» AIM 1
Write out the passage in the DCT notebook page word for word, everything from "The DCT is a" down to "inverse transform process.".
» AIM 2
From the rows, extract everything from the line containing "At what range" down to the line containing "which one is", both lines included, and repeat those lines unchanged. Leave the pictures out.

» PAGE TEXT
○ ○ ○ ○ ○
In [2]:
%matplotlib nbagg
import warnings
import inspect
import matplotlib.pyplot as plt
import IPython.display
import numpy as np
from typing import Tuple
from scipy.optimize import fsolve, Bounds, fminbound
from cued_sf2_lab.familiarisation import load_mat_img, plot_image
from cued_sf2_lab.laplacian_pyramid import bpp, quantise, rowdec, rowdec2, rowint, rowint2
from cued_sf2_lab.rl631_laplacian import plotImg
from cued_sf2_lab.dwt import dwt, idwt

<figure id="figure-3">
<div style="background-color: white">

![](figures/dct.svg)</div>
    
<figcaption style="text-align: center">Figure 3: A DCT can be treated as an N channel filter bank where the coefficients of the
filters are the basis functions.</figcaption></figure>

# 7 The Discrete Cosine Transform (DCT)


The DCT is a method of performing energy compaction that is rather different
from the pyramid method.  It operates on non-overlapping blocks of pixels
(typically $8 \times 8$ pixels in size) by a reversible linear transform
process, such that each block of pixels is replaced by a block of the same
number of transform coefficients.  If all the transform coefficients for a
given block are transmitted unaltered to the decoder, then the original block
of pixels can be exactly recovered by the inverse transform process.
○ ○ ○ ○ ○
» TASK INPUTS
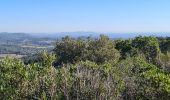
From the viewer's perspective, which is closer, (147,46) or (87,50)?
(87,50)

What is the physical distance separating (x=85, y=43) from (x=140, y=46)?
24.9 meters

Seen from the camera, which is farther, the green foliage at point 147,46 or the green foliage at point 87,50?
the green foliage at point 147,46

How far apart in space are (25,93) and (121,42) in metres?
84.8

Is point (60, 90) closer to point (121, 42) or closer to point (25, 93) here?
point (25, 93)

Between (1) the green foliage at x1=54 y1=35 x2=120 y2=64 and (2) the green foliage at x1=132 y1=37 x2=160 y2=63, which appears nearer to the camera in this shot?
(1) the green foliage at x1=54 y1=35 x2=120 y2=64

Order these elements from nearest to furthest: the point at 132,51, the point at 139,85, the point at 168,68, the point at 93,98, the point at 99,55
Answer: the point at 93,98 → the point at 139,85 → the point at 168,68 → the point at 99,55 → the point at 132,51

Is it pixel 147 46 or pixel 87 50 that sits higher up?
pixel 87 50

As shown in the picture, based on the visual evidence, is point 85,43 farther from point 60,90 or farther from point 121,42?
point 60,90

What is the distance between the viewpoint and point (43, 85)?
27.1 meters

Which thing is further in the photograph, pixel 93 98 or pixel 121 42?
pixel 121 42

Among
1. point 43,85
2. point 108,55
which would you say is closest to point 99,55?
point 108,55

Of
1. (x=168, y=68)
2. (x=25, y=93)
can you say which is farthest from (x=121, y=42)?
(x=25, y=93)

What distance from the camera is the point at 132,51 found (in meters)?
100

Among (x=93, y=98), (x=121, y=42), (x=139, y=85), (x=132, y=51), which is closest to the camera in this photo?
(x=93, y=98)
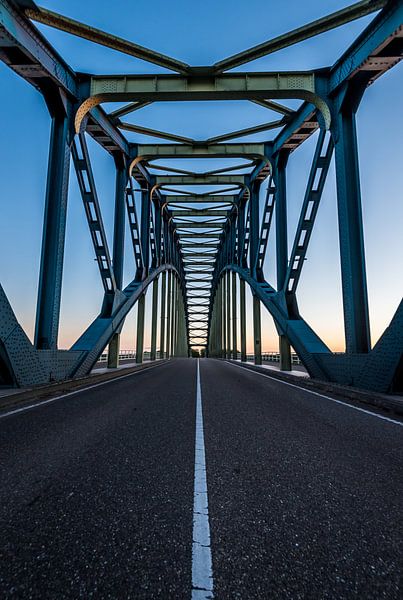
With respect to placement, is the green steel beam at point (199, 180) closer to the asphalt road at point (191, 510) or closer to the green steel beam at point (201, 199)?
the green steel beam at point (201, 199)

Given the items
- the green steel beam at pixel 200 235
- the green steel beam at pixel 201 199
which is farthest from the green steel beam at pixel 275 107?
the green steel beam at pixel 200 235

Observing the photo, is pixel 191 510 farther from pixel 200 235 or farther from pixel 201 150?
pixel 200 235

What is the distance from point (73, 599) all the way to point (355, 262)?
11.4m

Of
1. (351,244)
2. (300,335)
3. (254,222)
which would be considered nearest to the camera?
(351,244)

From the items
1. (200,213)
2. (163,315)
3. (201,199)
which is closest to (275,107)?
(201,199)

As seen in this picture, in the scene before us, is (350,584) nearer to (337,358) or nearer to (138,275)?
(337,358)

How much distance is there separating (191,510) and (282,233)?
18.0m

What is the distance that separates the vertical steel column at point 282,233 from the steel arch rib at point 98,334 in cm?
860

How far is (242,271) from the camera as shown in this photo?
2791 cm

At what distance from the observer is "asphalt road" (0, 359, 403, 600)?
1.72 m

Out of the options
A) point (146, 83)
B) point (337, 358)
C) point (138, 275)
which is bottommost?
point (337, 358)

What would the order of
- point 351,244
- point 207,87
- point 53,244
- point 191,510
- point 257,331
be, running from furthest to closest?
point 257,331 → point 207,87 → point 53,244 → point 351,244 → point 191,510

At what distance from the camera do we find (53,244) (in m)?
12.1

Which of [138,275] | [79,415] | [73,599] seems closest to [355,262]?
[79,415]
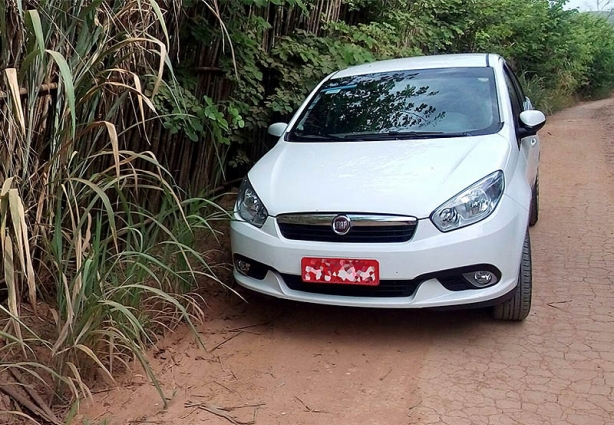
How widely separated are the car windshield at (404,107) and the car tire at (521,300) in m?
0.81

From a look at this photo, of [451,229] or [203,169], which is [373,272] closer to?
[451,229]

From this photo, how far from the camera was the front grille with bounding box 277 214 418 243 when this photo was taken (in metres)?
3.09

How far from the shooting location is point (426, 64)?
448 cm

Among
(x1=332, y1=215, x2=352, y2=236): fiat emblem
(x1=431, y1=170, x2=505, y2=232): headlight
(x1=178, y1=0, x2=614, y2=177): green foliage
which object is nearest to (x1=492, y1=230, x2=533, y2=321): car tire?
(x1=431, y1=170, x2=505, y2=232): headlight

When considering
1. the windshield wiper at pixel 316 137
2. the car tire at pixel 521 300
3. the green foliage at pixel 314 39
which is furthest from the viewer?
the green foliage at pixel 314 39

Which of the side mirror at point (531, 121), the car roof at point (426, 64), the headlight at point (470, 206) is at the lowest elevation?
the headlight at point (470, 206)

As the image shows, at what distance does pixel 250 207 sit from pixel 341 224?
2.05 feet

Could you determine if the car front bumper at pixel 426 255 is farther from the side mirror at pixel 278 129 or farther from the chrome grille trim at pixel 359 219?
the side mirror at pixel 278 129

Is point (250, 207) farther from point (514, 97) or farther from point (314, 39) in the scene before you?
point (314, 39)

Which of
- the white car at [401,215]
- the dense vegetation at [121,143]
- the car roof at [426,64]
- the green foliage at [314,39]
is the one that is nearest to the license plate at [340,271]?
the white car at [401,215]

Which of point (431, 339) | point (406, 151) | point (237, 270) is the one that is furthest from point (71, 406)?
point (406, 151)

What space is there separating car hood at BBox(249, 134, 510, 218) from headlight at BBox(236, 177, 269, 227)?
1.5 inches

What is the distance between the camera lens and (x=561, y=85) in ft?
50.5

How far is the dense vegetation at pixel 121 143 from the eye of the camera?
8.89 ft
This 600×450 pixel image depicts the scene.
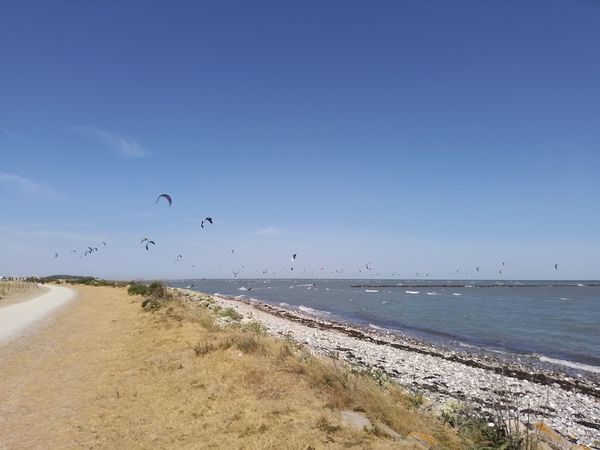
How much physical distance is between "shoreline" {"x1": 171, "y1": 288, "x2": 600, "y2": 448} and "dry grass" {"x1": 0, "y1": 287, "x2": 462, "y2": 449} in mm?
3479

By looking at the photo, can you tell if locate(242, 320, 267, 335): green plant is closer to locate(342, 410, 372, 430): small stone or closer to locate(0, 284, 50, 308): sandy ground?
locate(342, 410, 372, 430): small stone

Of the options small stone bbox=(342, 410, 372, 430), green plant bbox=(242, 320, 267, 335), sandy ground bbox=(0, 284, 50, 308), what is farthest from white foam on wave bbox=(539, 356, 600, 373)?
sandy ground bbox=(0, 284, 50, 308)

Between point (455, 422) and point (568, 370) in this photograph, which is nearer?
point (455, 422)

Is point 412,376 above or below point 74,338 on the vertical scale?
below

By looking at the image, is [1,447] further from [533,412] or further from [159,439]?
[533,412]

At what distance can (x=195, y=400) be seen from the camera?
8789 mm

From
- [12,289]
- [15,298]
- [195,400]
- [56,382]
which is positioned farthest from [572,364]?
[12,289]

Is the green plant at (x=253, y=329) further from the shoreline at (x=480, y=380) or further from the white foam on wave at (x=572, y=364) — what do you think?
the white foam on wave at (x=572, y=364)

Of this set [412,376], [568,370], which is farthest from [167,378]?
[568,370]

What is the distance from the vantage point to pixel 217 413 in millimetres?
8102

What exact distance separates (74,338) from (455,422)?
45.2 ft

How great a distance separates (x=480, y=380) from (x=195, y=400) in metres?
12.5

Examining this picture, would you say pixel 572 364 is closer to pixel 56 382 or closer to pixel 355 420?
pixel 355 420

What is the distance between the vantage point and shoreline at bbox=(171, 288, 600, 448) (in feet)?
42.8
○ ○ ○ ○ ○
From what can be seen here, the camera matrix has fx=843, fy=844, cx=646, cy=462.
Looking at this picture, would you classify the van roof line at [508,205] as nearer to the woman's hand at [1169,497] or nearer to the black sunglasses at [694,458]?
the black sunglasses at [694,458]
○ ○ ○ ○ ○
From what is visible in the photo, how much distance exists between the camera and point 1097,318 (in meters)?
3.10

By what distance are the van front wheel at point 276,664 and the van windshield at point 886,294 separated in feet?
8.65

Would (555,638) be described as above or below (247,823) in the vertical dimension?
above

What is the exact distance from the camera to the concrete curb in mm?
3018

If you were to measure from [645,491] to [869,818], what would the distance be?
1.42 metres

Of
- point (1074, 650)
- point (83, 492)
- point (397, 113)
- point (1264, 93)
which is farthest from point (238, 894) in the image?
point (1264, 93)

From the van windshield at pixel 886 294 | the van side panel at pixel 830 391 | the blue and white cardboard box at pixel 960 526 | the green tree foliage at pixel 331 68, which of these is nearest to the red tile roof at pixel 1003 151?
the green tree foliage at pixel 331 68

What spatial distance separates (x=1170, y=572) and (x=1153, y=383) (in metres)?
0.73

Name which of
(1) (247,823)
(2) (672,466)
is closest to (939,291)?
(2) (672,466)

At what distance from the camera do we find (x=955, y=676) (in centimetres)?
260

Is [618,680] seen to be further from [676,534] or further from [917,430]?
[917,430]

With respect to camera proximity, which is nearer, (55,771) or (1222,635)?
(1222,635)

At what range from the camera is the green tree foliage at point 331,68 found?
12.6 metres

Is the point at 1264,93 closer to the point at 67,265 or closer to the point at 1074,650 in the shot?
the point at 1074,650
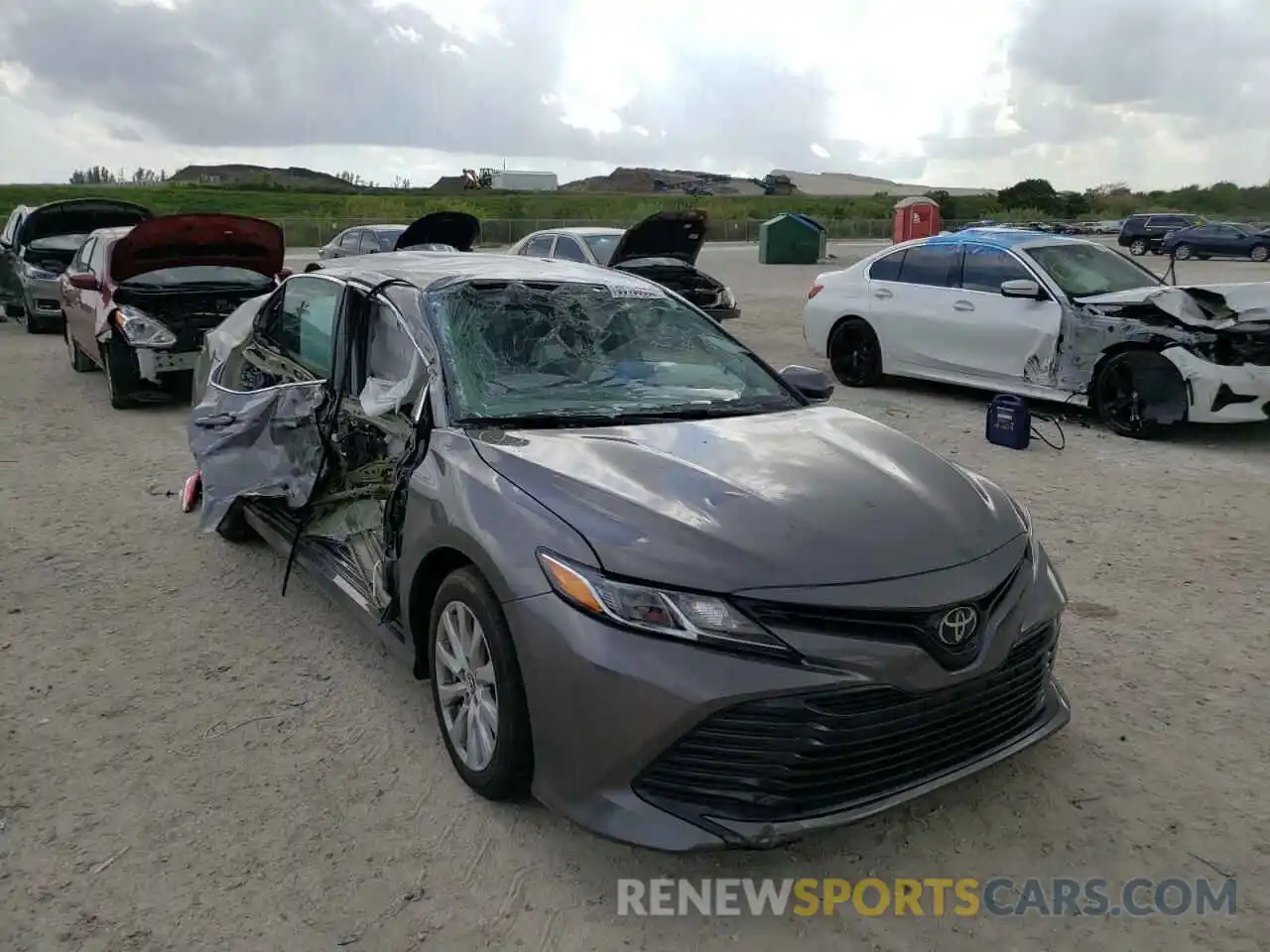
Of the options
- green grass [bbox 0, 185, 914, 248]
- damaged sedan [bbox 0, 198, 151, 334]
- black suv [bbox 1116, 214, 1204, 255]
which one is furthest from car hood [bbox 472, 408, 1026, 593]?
○ ○ ○ ○ ○
» TASK RESPONSE 1
The DCT is a method of performing energy compaction that is rather different
from the pyramid method.  It operates on non-overlapping blocks of pixels
(typically $8 \times 8$ pixels in size) by a reversible linear transform
process, such that each block of pixels is replaced by a block of the same
number of transform coefficients.  If all the transform coefficients for a
given block are transmitted unaltered to the decoder, then the original block
of pixels can be exactly recovered by the inverse transform process.

» TASK RESPONSE 2
At what range from the camera is the green tree foliage at point 331,68 found?
12.6 metres

Is the point at 1264,93 closer to the point at 67,265 or closer to the point at 1074,650 in the shot?
the point at 1074,650
Of the options
- green grass [bbox 0, 185, 914, 248]
- damaged sedan [bbox 0, 198, 151, 334]
- black suv [bbox 1116, 214, 1204, 255]
which one is furthest from car hood [bbox 472, 408, 1026, 593]?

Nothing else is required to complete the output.